Whereas social science journals have developed nuanced ways to report regression results to avoid bias from omitted variables or under-specified models, there is no equivalent reporting protocol for research generated with a large class of machine learning applications that are calibrated using predictive fit metrics. In the academic context, journals could also consider requiring authors to submit the protocol along with manuscripts that utilize machine learning algorithms as part of the peer-review process. In such a context, it would be near impossible for reviewers to detect harmful practices based on the type of information usually disclosed in a methodology section in quantitative studies.

Assumedly social science publishing practices will evolve as research methodologies evolve. As such, the WDB protocol is designed to seed discussions that will generate insights that move this conversation forward. There will ultimately be more durable solutions to these problems. In the meantime, it is an actionable step that requires a minimal amount of time and expertise to implement.

The Protocol

The Wells-Du Bois protocol is a process by which authors or engineers can assess a project to identify potential sources of harm. The protocol does not ask authors or engineers to verify that the application is free of any problems. Rather, it suggests mitigation strategies for each type of potential harm when possible and promotes transparency when mitigation is not possible. In this way, it is a good faith threshold for mitigating biased research practices.

Bad Data

  1. (1)

    Inadequate Data

Buolamwini and Gebru (2018) identified public harms caused by the deployment of facial recognition software that was calibrated with image databases that consisted of a larger number of light-skinned males than women and people with darker skin tones. As a result, the misclassification rate for darker-skinned female faces (34.7% error rate) was 43 times higher than lighter-skinned males (0.8% error rate). Poor performance that originates from lack of representation in training data disproportionately affects women of color.

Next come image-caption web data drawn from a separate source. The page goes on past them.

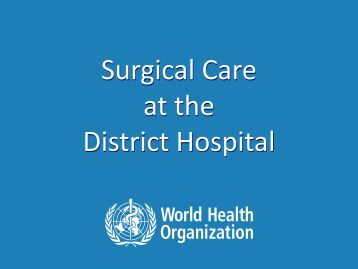 Emergency and essential surgical care at resource limited health ...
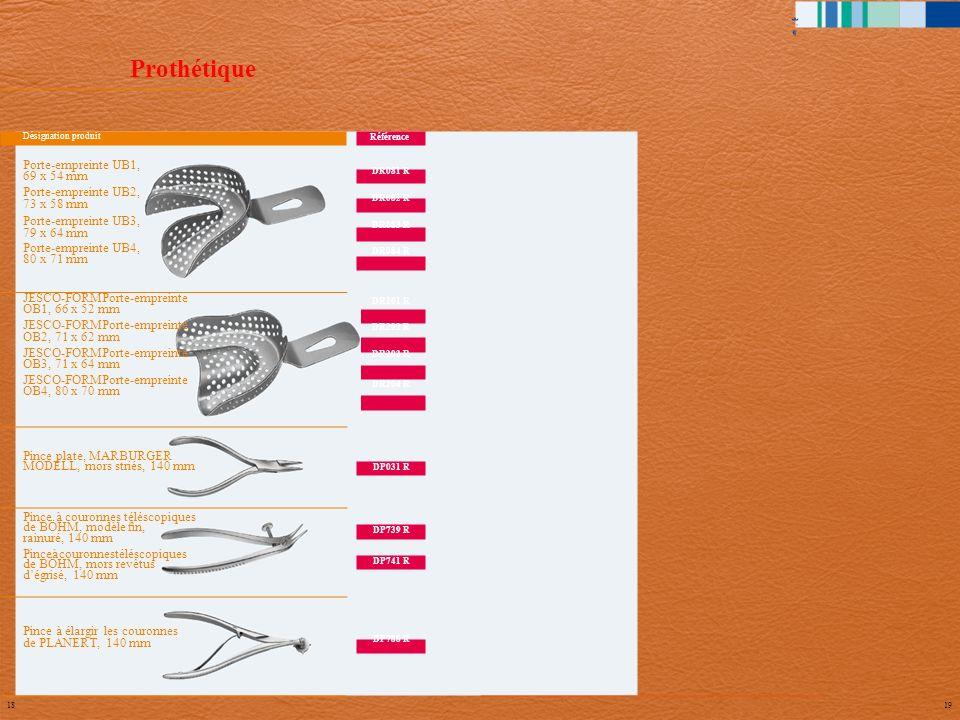 1819 Prothétique Référence DR081 R DR082 R DR083 R DR084 R DR201 R DR202 R DR203 R DR204 R DP031 R DP739 R DP741 R DP788 R Désignation produit Porte-e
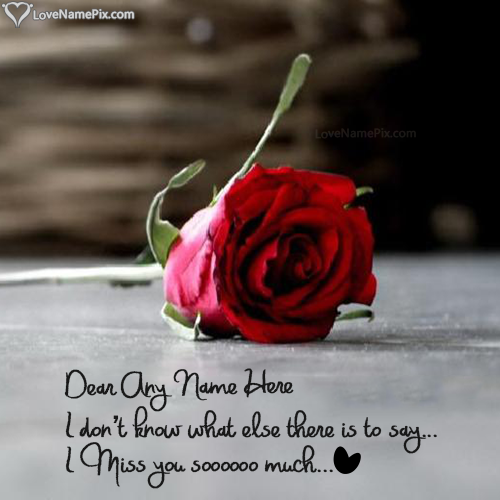 Write name on I Miss U Wallpaper With Rose love quotes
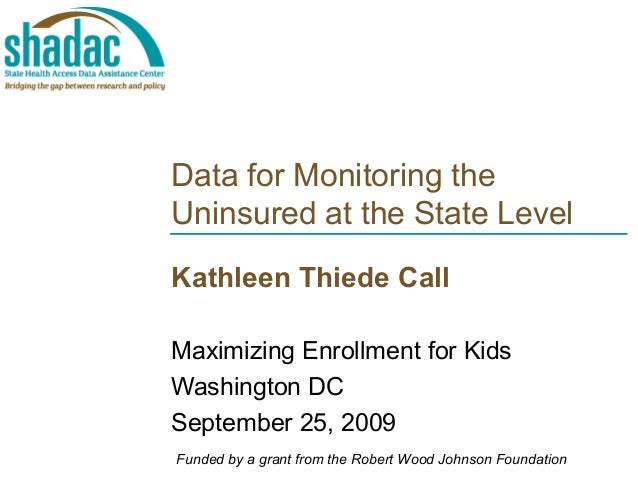 Data for Monitoring the Uninsured at the State Level Kathleen Thiede Call Maximizing Enrollment for Kids Washington DC Sep...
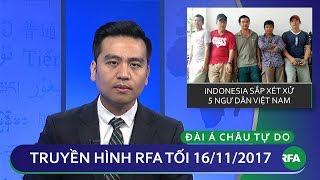 Thời sự tối 16/11/2017 | Indonesia sắp xét xử 5 ngư dân Việt Nam | © Official RFA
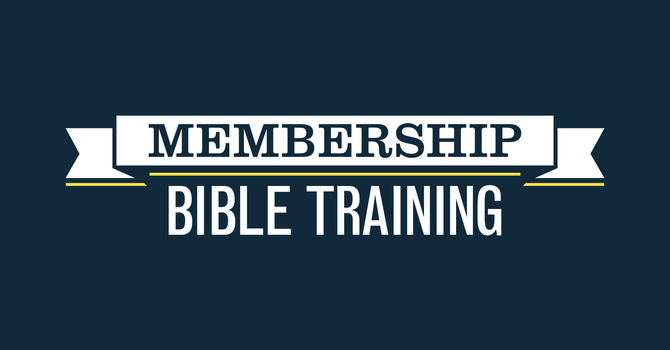 Membership Bible Training #1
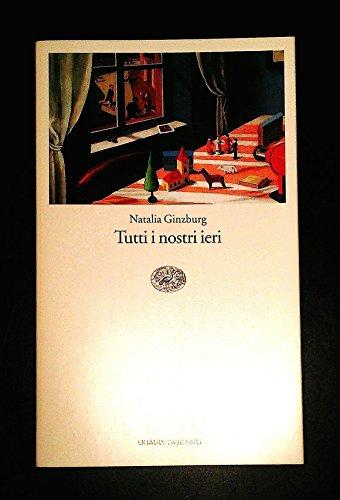 9788806139810: Tutti i Nostri Ieri (Italian Edition)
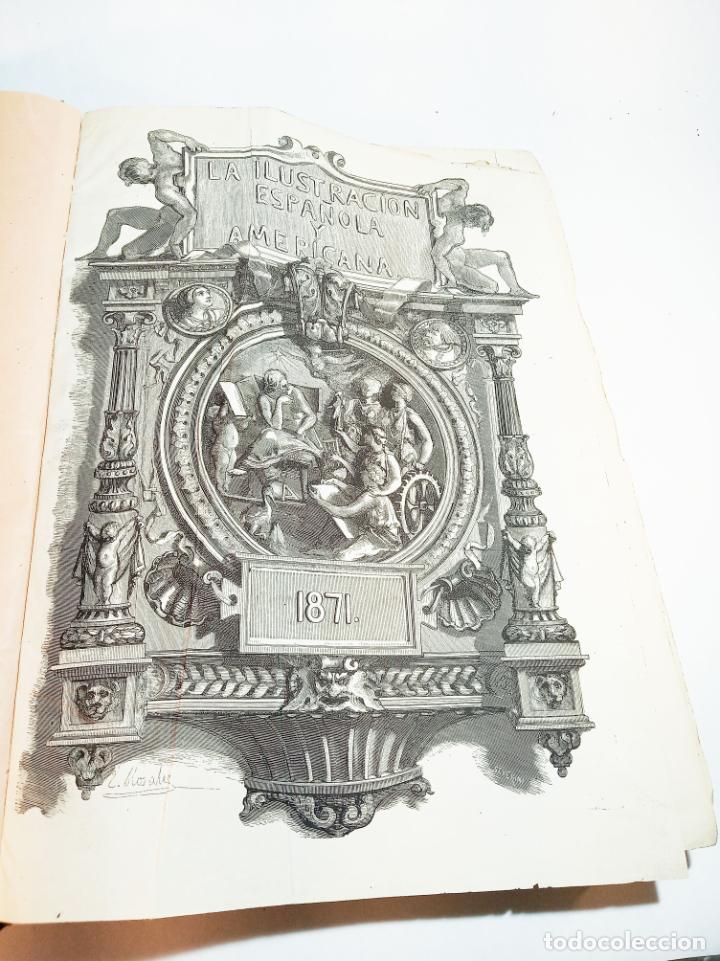 LA ILUSTRACIÓN ESPAÑOLA Y AMERICANA. AÑO COMPLETO. 1871. PROFUSAMENTE ILUSTRADO. FOLIO. (Libros Antiguos, Raros y Curiosos - Bellas artes, ocio y coleccionismo - Otros)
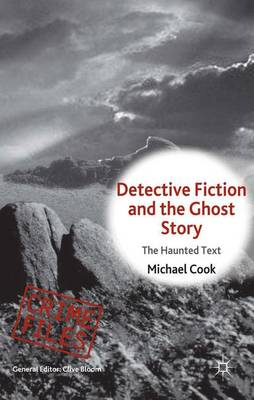 Picture of Detective Fiction and the Ghost Story: The Haunted Text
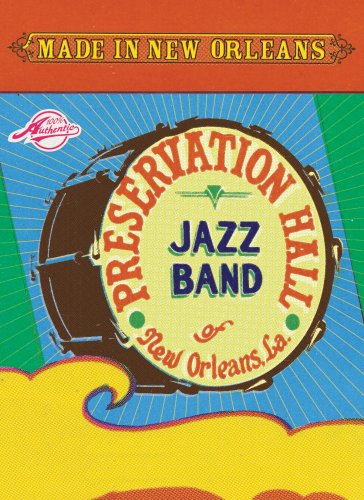 Made in New Orleans: Preservation Hall by Preservation Hall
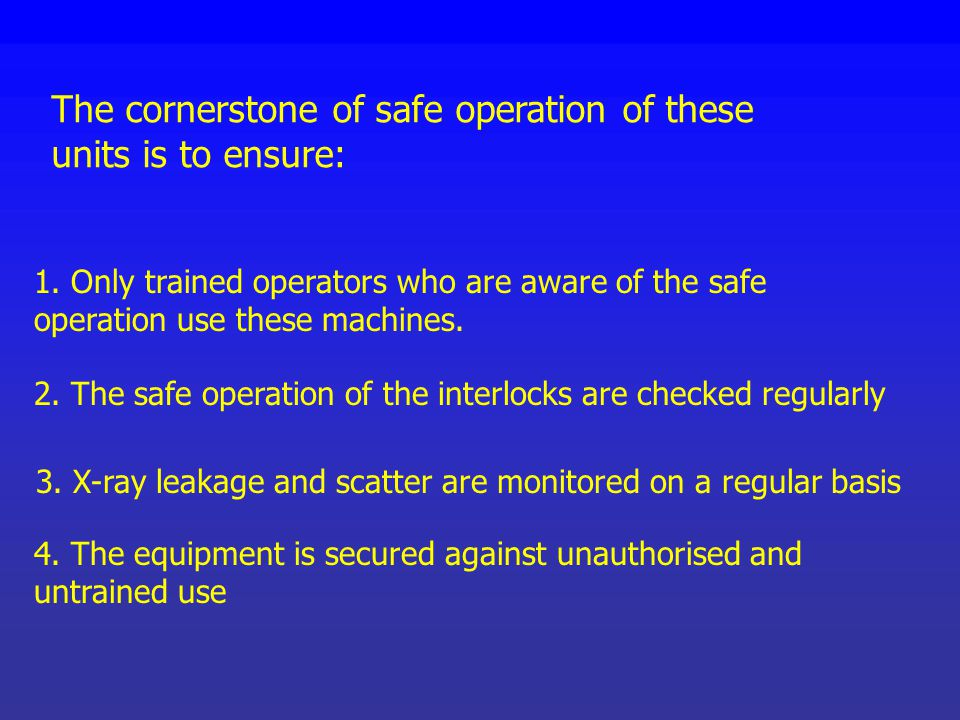 The cornerstone of safe operation of these units is to ensure:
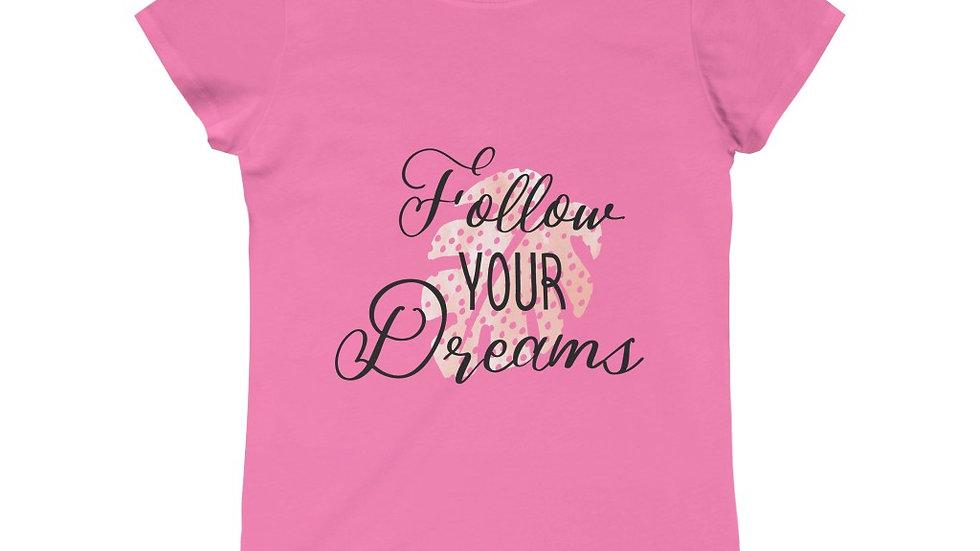"""Follow Your Dreams"" Motivating Girls Princess Soft 100% Cotton Tee"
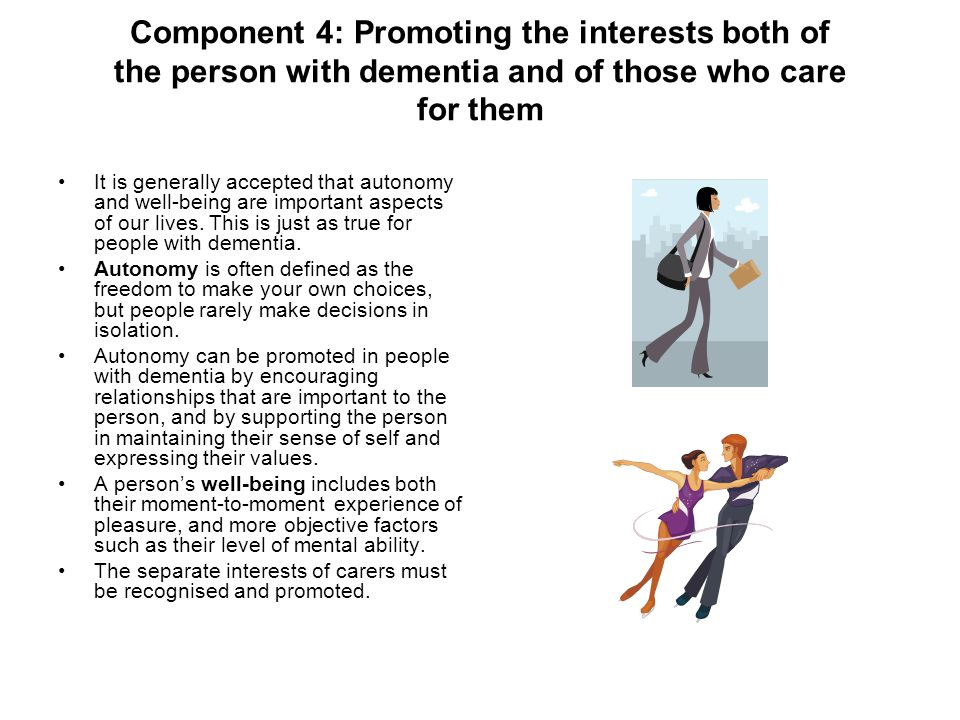 Component 4: Promoting the interests both of the person with dementia and of those who care for them It is generally accepted that autonomy and well-being are important aspects of our lives.
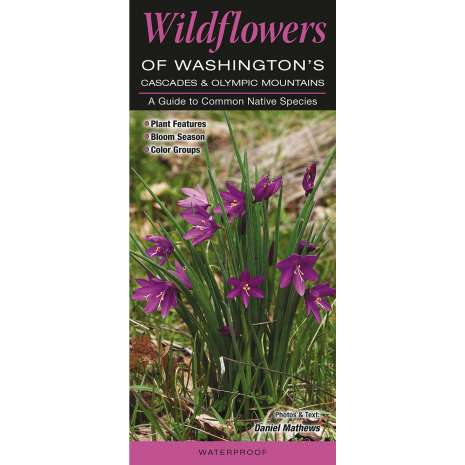 Tree, Plant & Flower Identification Guides, Wildflowers of Washington's Cascade and Olympic Mountains (Quick Reference Guides)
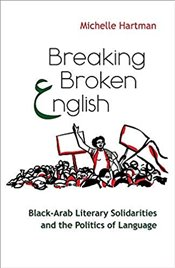 Breaking Broken English: Black-Arab Literary Solidarities and the Politics of Language (Critical Ara - Hartman, Michelle
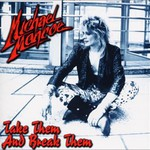 Michael Monroe, Take Them And Break Them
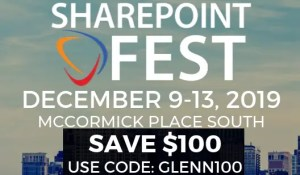 SharePoint Fest Chicago 2019 - save $100 with code GLENN100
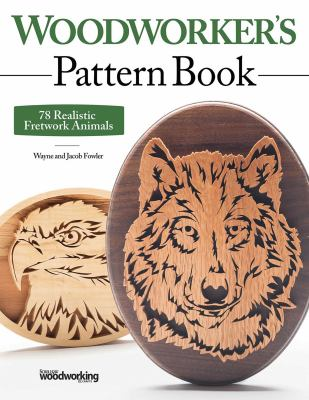 Woodworker's Pattern Book: 78 Realistic Fretwork Animals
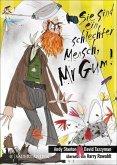 Sie sind ein schlechter Mensch, Mr Gum! / Mr Gum Bd.1 (eBook, ePUB)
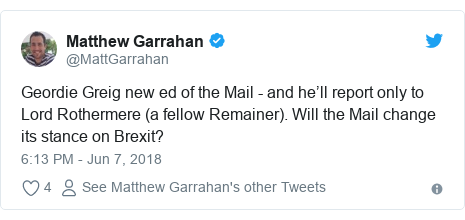 Twitter post by @MattGarrahan: Geordie Greig new ed of the Mail - and he'll report only to Lord Rothermere (a fellow Remainer). Will the Mail change its stance on Brexit?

Inadequate Data Mitigation: Representative data in most cases, but minoritized and marginalized groups, might need to be over-represented in some instances to achieve necessary sample sizes for neutral algorithms. Authors that use predictive algorithms can demonstrate harm-reduction strategies by (1) reporting sample sizes and descriptive statistics in training datasets separated out by socially constructed group identities like race or gender, and (2) reporting performance by  in this way will help to demonstrate that algorithm performance is consistent across groups. More nuanced treatments would also include considerations of intersectionality—interactions of subgroup status like race and gender—since the lived experiences of individuals in these populations are shaped by the combined effects of these and other socially constructed identities.

  1. (2)

    Tendentious Data

Tendentious data are data generated by or accurately capturing human behavior in the real world. As a result, human tendencies of imperfect decision making and implicit or explicit bias are baked into the data. It will accurately reflect socially constructed realities and capture contours of human action with high fidelity. As a result, when it is used as training data for machine learning models it will generate predictions that mirror biases present in society.

For example, Amazon built an artificial intelligence system to automate the review of thousands of applications they get for engineering positions. The system performed amazingly well at identifying highly qualified male engineers, but because it was trained using resumes from previous hiring processes and they had historically hired more male engineers than female engineers the algorithm penalized women and filtered out many highly qualified female candidates (Christian, 2020).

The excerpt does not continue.